Das Pflegeübungszentrum (PÜZ) in Mellrichstadt ist ein Ort, an dem Pflege gelernt werden kann. Das Modellprojekt der Caritas, das am 29. April 2019 eröffnet worden ist, soll Pflegebedürftigen und ihren Angehörigen helfen, mit der Pflegesituation umzugehen. Sie können sich für bis zu drei Wochen dort einmieten, Hilfsmittel kennenlernen und sich schulen lassen. Dabei können sie herausfinden, ob sie mit der Pflegesituation zu Hause zurechtkommen werden.
Angehörige pflegen am Besten
Ganz unterschiedliche Leute seien im vergangenen Jahr im PÜZ gewesen, sagt Ulli Feder, die das Übungszentrum leidet. Pflegebedürftige mit ihren Angehörigen – seien es Ehepaare oder Elternteile mit ihren Kindern – seien ebenso dort gewesen wie Pflegebedürftige allein, "die einfach nur Hilfe zur Selbsthilfe möchten". Letzteren gehe es darum, möglichst lange selbstständig zu sein.
Für Angehörige wiederum sei es in dieser Zeit auch wichtig zu lernen, sich Auszeiten zu nehmen, sagt Andrea Ebert. Sie arbeitet beim PÜZ an der Seite von Feder. Grundsätzlich sei es gut, wenn Angehörige die Pflege übernehmen, da sie die Pflegebedürftigen genau kennen: "Der eigene Angehörige macht es immer am Besten", sagt Feder.
Sie ist begeistert, wie viel Erfolg sich in einer Pflegesituation oft mit Kleinigkeiten erreichen lasse. Beim PÜZ bekomme man viele verschiedene Geschichten mit und sei ganz nah am Menschen.

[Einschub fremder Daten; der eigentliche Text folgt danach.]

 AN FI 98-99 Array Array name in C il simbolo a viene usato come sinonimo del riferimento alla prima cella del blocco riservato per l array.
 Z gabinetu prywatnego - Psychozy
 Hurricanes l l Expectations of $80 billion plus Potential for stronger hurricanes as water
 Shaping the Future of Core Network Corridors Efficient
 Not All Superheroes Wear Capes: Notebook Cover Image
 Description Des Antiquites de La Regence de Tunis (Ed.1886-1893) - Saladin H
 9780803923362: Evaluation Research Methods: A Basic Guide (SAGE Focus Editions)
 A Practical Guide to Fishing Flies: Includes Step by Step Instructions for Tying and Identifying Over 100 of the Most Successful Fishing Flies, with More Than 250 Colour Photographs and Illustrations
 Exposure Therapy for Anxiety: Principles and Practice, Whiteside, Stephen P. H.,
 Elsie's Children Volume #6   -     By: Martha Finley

Bis zu fünf Schulungen werden finanziert
Schwieriger wird es bei der Finanzierung von Schulungen: Weil das PÜZ ein Modellprojekt ist, muss mit den Pflegekassen ausgehandelt werden, welche Kosten sie übernehmen. Bis Ende Mai läuft der bisherige Rahmenvertrag mit der AOK, an dem sich die anderen Pflegekassen in der Regel orientieren. Darin ist geregelt, dass die Kosten von drei Schulungen übernommen werden, erklärt Feder. Zwei weitere Schulungen können beantragt werden.

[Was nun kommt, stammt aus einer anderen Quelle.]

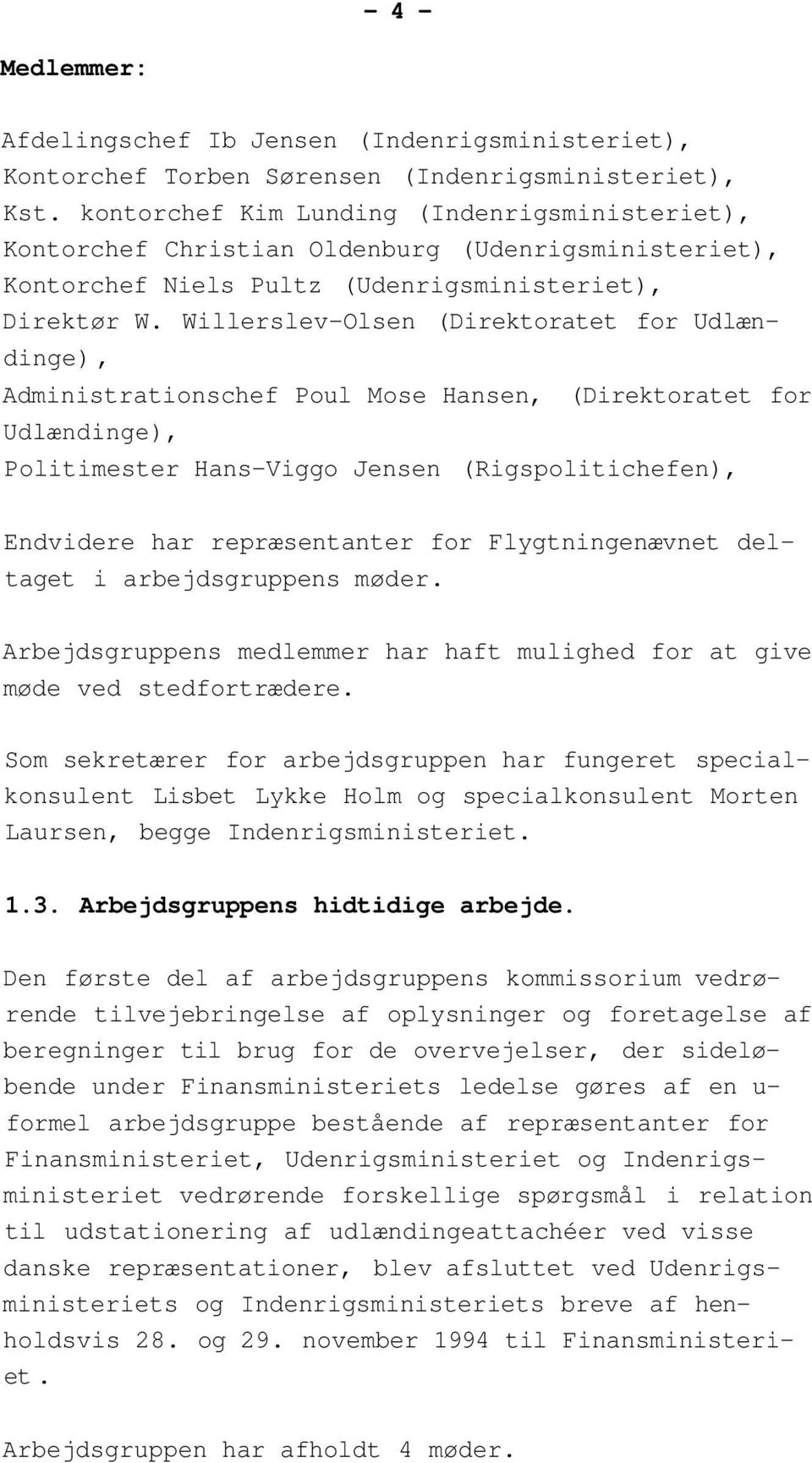 Willerslev-Olsen (Direktoratet for Udlændinge), Administrationschef Poul Mose Hansen, (Direktoratet for Udlændinge), Politimester Hans-Viggo Jensen (Rigspolitichefen), Endvidere har repræsentanter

Kürzlich habe es ein Gespräch mit der AOK gegeben, in dem es um die weitere Finanzierung gegangen sei, erzählt Feder. Mit dabei gewesen seien unter anderem Barbara Stamm und Thomas Habermann, der Landrat von Rhön-Grabfeld.
"Jetzt ging's eben darum, dass wir mehr Flexibilität möchten", sagt Feder. Manche brauchen im PÜZ nur eine Schulung, bei anderen reichen fünf Schulungen nicht aus – das komme ganz auf die jeweiligen Menschen und ihre persönliche Situation an.

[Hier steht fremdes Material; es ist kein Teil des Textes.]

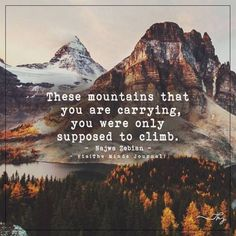 These mountains that you are carrying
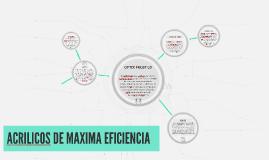 ACRILICOS DE MAXIMA EFICIENCIA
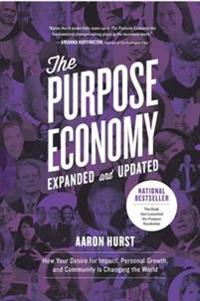 Purpose Economy, Expanded and Updated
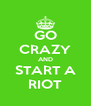 GO CRAZY AND START A RIOT - Personalised Poster A4 size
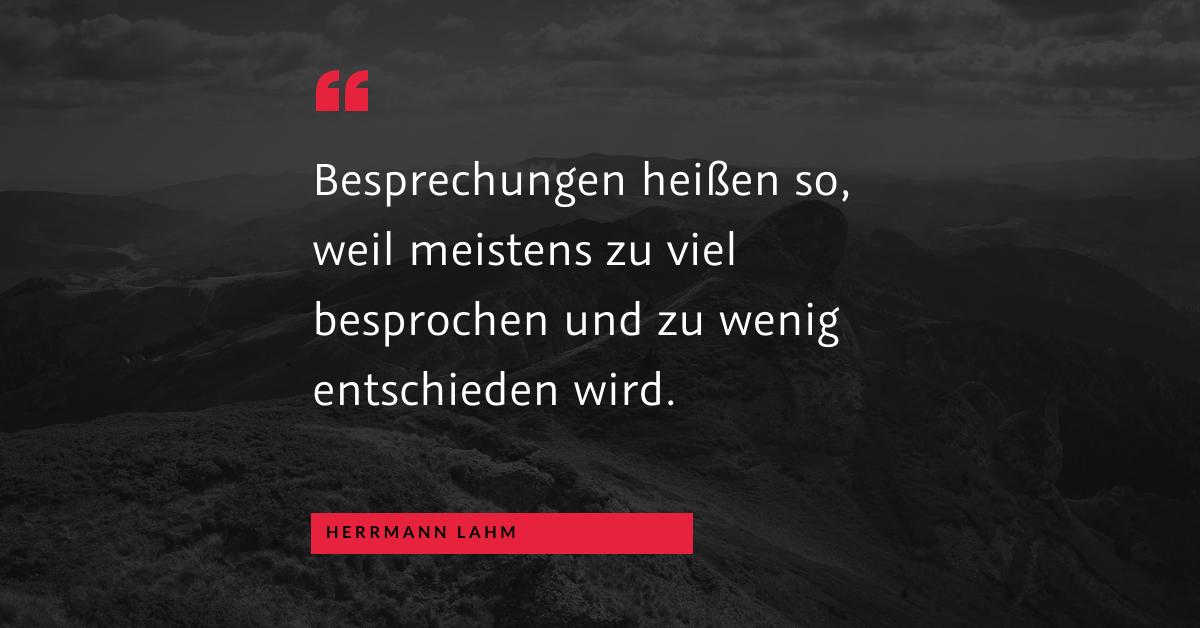 """Besprechung oder Entscheidung? - """"Besprechungen heißen so, weil meistens zu viel besprochen und zu wenig entschieden wird."""" (Herrmann Lahm)"""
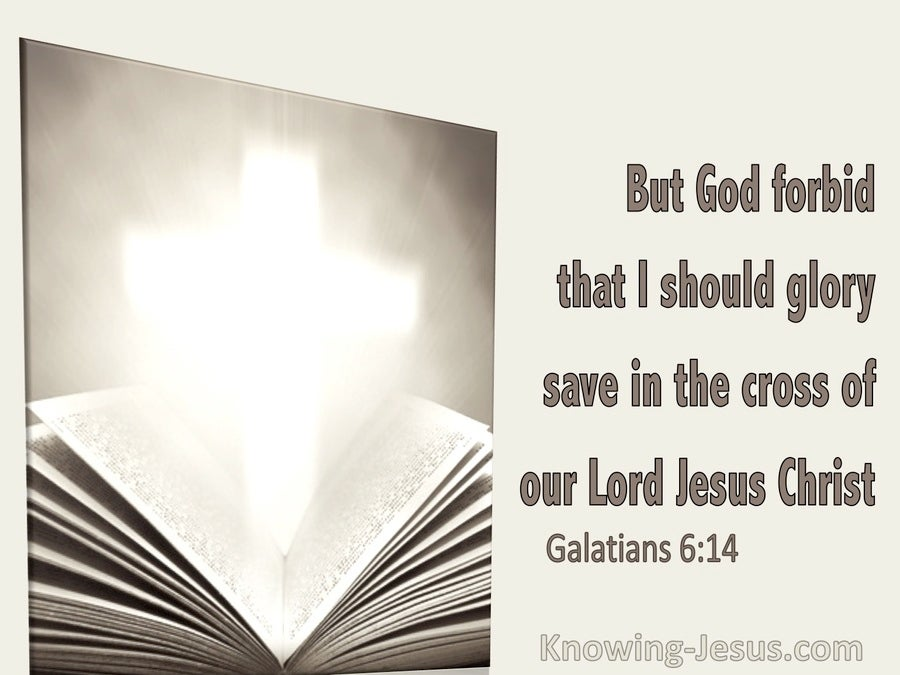 Galatians 6:14 But God Forbid That I Should Glory Save In The Cross Of Christ (utmost)11:25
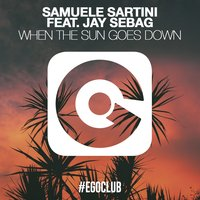 When the Sun Goes Down — Samuele Sartini, Jay Sebag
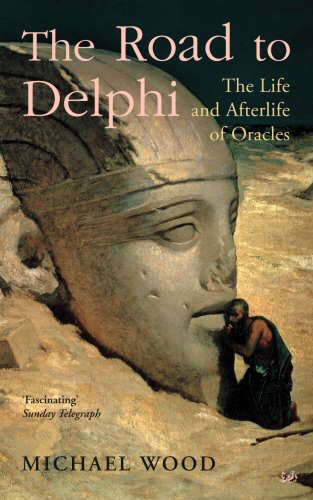 9781844135363: The Road to Delphi: The Life and Afterlife of Oracles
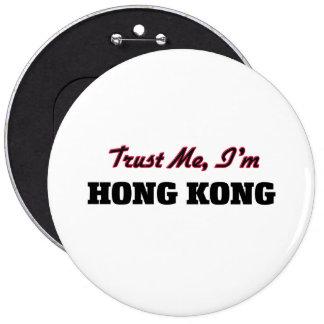 Trust me I'm Hong Kong Button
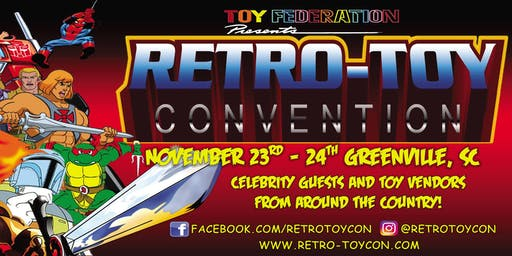 Retro-Toy Con: Greenville 2019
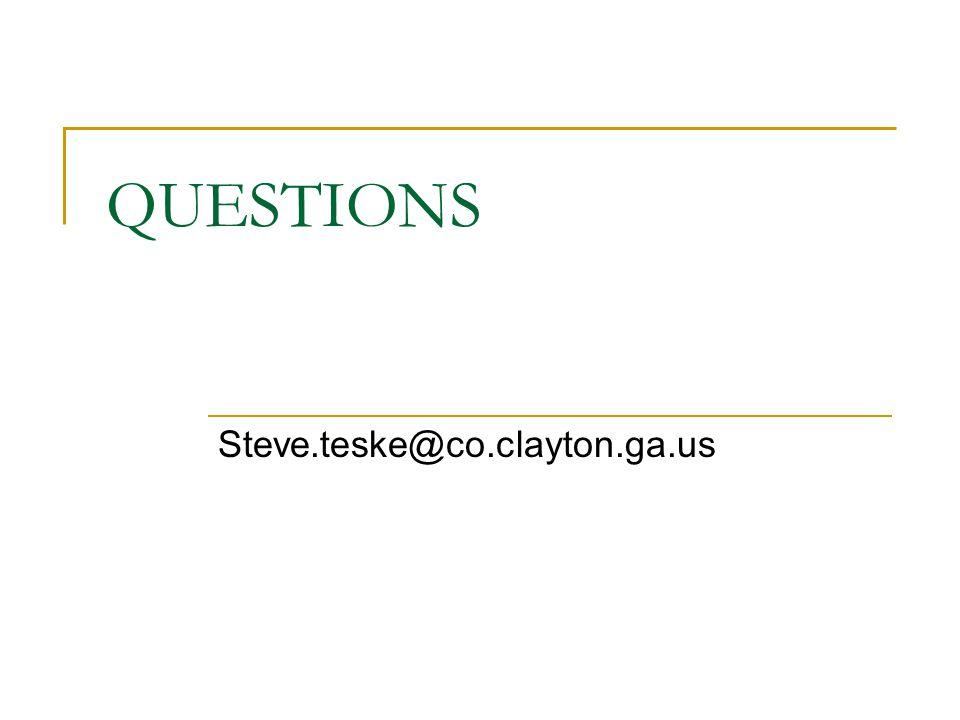 QUESTIONS Steve.teske@co.clayton.ga.us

Außerdem: Wenn Pflegebedürftige alleine im PÜZ sind oder ohne ihre Angehörigen an einer Schulung teilnehmen, ist die Finanzierung durch die Kassen nicht abgedeckt. 2019 habe es 47 Schulungen gegeben, "davon wurden zwölf von den Pflegekassen bezahlt", so Feder. Die Schulungen ohne Angehörige könne sie nicht abrechnen. Das PÜZ bleibe auf den Kosten sitzen, sagt sie.
"Es ist nicht an den Pflegebedürftigen selbst gedacht worden".
Ulli Feder, Leiterin des Pflegeübungszentrums in Mellrichstadt
Schulungen nur mit den Pflegebedürftigen geben den Angehörigen Zeit, sich eine Auszeit zu nehmen. Sie müssen nicht immer dabei sein: "Die haben versucht, einfach mal zu schnaufen", so Feder.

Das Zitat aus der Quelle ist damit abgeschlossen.